Strengths of this study include the fact that these data are from a primary care clinic within the South African public sector system. The cohort of over three thousand patients is very well characterized and has very complete prospectively recorded data on patient outcomes. This cohort has one of the longest durations of follow-up within the context of a public sector ART programmes in sub-Saharan Africa. The analysis of outcomes data by calendar period of enrolment provides critical insights into changing treatment outcomes over time.
Limitations include the analysis of multiple endpoints, which could increase the chance of false positive findings. To minimize this bias we analysed each outcome separately. Some deaths could have remained unascertained and recorded as LTFU. However, low CD4 cell counts were not a risk factor for LTFU () and the temporal distribution of deaths and LTFU differed (), suggesting that any such overlap was insubstantial. Although escalating size of the treatment cohort is suggested as a plausible factor underlying the rising risk of LTFU and virological failure over time, a causal association has not been demonstrated and other as yet unidentified factors may be important. The subsequent outcomes of patients transferred out to other services is unknown.

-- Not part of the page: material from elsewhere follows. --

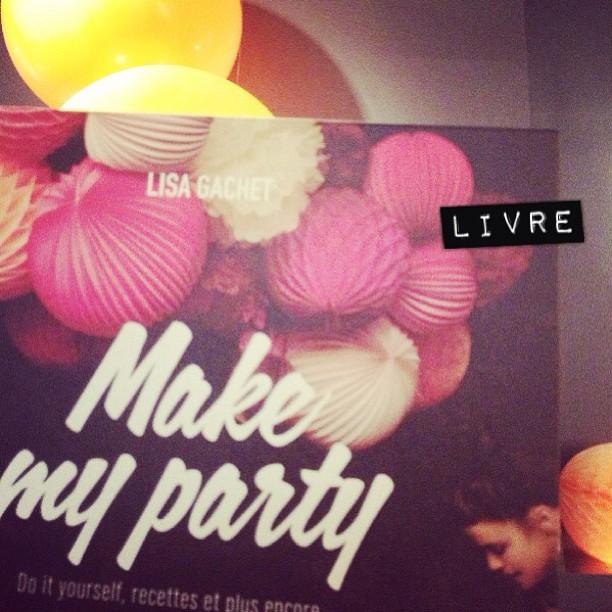 Voilà, le livre de Lisa du blog Make my lemonade sort aujourd'hui. Et il est vraiment chouette ♡ #diy #makemyparty #pal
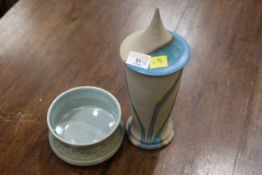Two pieces of studio pottery,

In summary, this analysis of a community-based ART services shows that mortality and immunological and virological responses during the first year were not compromised during scale-up, suggesting that patient preparation for ART and initial medical care were maintained at a high standard. However, the cumulative probability of patients being LTFU or developing virological failure deteriorated over time when comparing successive calendar periods of recruitment. This may reflect a diminishing capacity over time to adequately support patients during long-term therapy as clinic size escalates.